Sandro tiba-tiba menampar meja dan berdiri, lalu berkata dengan marah: “Sungguh memalukan! Tidak membeli itu tidak masalah, tetapi melakukan sabotase secara diam-diam seperti itu.”

“Kenapa? Apa gunanya?” Dibandingkan dengan reaksi emosional Sandro, Ulrich lebih tenang: “Dengan mengambil risiko kita akan mengetahuinya, dia merusak material logam itu, lalu apa?”

“Lalu apa…” Sandro membentak, “Otakmu, selalu terlalu banyak berpikir, makanya sebesar itu.”

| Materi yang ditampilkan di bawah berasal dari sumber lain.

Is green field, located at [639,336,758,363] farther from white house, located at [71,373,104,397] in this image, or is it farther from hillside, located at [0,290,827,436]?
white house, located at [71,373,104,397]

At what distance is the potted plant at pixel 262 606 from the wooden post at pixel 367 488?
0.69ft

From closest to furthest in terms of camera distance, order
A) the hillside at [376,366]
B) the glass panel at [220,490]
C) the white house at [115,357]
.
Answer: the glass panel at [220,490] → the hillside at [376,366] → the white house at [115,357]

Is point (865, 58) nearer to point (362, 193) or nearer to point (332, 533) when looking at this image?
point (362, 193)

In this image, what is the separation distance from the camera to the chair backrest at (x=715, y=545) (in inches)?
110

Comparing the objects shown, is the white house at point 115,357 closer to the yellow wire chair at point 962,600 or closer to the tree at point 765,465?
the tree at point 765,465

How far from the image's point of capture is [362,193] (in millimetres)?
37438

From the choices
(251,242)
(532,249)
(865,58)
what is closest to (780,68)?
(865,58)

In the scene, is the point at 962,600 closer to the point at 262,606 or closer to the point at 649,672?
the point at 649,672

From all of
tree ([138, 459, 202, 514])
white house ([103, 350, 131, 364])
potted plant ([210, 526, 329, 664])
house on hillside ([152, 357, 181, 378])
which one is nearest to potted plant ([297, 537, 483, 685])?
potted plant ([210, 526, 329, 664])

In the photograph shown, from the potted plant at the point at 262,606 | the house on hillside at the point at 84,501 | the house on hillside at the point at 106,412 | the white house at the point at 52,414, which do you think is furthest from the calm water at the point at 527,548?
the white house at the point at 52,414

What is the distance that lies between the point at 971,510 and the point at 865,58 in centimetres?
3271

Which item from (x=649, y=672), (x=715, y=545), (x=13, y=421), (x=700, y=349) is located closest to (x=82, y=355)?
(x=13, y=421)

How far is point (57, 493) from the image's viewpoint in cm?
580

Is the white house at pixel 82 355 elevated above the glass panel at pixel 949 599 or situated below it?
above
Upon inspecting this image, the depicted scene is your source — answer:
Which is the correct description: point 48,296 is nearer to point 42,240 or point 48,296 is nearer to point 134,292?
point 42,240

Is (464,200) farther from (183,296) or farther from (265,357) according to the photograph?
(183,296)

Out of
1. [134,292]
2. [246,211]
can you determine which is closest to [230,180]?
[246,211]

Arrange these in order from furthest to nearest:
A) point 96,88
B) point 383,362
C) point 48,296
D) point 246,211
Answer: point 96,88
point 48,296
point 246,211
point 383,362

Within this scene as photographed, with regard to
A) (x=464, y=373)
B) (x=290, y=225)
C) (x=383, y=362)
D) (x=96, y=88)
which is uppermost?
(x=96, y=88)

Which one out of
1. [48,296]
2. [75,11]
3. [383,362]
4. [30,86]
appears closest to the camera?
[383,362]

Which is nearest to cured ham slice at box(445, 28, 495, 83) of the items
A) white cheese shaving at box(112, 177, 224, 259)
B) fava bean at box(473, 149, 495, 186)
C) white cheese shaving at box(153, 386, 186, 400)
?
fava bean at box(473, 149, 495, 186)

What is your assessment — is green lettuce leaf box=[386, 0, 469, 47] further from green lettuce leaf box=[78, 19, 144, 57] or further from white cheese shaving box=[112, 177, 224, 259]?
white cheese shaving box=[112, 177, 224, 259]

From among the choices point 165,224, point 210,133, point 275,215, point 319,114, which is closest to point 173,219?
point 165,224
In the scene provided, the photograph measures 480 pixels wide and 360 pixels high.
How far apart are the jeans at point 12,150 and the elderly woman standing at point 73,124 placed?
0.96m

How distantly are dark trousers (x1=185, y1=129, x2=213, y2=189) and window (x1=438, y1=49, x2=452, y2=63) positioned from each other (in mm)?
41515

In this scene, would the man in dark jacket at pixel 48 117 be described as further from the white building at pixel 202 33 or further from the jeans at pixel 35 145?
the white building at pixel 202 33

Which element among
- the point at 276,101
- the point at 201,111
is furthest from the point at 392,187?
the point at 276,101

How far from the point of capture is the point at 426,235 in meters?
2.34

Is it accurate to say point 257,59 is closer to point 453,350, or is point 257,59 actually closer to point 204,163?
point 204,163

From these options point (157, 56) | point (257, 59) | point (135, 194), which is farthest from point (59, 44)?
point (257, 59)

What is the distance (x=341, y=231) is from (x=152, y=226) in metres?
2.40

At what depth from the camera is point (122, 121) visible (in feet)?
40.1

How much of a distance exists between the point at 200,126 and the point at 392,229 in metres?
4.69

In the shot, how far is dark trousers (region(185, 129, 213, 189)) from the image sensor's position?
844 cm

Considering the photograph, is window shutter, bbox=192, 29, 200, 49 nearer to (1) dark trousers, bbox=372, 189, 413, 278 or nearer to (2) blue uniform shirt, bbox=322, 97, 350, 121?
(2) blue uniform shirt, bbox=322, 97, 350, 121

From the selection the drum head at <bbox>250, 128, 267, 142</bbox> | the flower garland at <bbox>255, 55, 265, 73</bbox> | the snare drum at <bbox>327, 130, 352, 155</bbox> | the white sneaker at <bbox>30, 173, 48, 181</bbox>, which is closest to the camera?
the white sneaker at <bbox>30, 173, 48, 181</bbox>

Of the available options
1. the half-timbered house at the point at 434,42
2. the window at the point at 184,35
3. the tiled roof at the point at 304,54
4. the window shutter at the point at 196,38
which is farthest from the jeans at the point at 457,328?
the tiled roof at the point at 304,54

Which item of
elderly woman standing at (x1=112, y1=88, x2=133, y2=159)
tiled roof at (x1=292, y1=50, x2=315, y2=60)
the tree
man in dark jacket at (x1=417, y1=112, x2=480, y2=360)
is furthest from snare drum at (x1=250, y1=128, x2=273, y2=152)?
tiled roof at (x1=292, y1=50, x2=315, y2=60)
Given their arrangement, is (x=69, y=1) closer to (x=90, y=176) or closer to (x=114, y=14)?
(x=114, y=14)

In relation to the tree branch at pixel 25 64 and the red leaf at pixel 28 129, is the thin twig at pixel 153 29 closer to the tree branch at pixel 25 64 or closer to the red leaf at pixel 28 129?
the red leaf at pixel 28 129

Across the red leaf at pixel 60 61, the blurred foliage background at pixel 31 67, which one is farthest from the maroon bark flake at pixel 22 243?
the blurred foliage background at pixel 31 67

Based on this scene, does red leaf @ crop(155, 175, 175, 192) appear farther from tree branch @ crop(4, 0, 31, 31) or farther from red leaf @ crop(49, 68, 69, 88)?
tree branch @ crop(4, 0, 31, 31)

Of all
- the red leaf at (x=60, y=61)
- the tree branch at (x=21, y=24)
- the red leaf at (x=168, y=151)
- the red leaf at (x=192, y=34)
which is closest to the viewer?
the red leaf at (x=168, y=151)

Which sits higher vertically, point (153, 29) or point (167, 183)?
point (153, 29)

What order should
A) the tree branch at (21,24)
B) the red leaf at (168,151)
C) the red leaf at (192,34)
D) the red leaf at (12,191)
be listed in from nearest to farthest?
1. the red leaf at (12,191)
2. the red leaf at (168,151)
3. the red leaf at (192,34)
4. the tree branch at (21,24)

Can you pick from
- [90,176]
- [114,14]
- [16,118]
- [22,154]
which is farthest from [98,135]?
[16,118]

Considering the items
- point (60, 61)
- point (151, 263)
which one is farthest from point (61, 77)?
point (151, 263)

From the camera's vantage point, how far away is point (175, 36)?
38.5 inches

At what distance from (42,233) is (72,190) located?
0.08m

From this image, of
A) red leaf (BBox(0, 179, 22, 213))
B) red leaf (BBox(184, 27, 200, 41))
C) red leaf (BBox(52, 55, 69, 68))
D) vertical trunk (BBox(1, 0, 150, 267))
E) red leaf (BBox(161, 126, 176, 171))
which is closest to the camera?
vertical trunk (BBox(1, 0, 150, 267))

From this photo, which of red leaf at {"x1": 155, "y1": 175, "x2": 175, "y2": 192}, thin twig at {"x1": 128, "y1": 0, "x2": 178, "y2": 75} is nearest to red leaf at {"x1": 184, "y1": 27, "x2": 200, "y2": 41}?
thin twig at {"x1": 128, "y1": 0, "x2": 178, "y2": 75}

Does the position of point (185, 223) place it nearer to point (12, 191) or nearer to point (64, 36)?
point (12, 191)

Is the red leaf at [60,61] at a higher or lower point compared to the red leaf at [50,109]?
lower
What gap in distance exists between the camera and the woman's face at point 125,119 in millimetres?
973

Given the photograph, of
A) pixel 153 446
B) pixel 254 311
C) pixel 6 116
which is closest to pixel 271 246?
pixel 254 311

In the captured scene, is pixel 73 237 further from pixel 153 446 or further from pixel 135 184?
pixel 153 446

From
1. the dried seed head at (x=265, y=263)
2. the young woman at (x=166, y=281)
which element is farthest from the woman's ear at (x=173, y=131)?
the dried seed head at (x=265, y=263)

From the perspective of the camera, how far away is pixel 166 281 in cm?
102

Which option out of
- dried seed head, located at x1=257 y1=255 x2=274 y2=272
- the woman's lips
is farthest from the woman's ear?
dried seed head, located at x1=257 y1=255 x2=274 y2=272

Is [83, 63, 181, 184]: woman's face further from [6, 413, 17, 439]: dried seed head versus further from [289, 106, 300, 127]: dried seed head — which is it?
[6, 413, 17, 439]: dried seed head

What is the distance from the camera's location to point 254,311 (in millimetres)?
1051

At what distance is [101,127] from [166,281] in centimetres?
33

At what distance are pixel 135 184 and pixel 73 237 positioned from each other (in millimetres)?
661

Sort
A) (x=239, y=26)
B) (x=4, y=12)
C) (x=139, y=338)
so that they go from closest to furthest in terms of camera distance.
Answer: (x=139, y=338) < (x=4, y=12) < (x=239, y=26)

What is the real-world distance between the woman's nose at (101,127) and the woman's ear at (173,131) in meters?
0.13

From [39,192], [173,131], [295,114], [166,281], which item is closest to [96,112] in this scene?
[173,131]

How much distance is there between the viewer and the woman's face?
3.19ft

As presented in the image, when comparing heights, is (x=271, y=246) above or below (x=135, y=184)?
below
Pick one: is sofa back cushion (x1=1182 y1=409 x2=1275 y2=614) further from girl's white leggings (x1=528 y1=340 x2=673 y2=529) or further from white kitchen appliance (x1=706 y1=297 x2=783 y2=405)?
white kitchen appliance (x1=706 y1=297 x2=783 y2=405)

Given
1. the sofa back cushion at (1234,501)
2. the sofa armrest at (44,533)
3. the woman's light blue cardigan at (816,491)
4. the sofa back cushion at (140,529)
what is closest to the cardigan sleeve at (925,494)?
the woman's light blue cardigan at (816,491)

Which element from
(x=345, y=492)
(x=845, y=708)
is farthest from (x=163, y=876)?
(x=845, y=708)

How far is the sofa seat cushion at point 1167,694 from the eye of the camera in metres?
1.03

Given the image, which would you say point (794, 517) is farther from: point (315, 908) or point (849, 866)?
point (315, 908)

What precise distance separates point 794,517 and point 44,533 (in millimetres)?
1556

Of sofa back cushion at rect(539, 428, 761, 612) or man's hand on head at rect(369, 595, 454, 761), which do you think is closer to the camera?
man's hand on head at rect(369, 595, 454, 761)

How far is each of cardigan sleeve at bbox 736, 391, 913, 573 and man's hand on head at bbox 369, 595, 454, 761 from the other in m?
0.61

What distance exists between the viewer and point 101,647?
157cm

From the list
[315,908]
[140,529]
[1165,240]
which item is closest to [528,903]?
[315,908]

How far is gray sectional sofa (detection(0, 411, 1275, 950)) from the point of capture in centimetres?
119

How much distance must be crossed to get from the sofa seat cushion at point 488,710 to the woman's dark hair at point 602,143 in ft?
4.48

“Seharusnya dijual seharga satu setengah miliar, jual saja padanya dengan harga itu, tetapi Anda malah menaikkannya, memperlakukannya seperti orang bodoh, dia jelas tidak senang.”

“Ini cuma sekadar melampiaskan emosi.”

“Hanya sekadar melampiaskan emosi?” Ulrich mengerutkan kening, tujuan yang sangat sederhana dan hanya melibatkan pelampiasan emosi ini membuatnya sulit untuk mengaitkannya dengan Naga Azure yang dikenalnya di dalam hatinya.

“Lalu apa lagi?” balas Sandro dengan kesal: “Seharusnya aku tidak mendengarkan omong kosongmu waktu itu.”

Namun ia mengungkapkan rasa lega, “Syukurlah kami menemukan seseorang yang mau mengambilnya dari kami, kalau tidak, itu benar-benar akan menjadi beban.”

“Ini mungkin ulah Azure Dragon,” simpul Theo. Azure Dragon yang mencari mereka bertiga bukanlah kebetulan yang bisa dijelaskan begitu saja.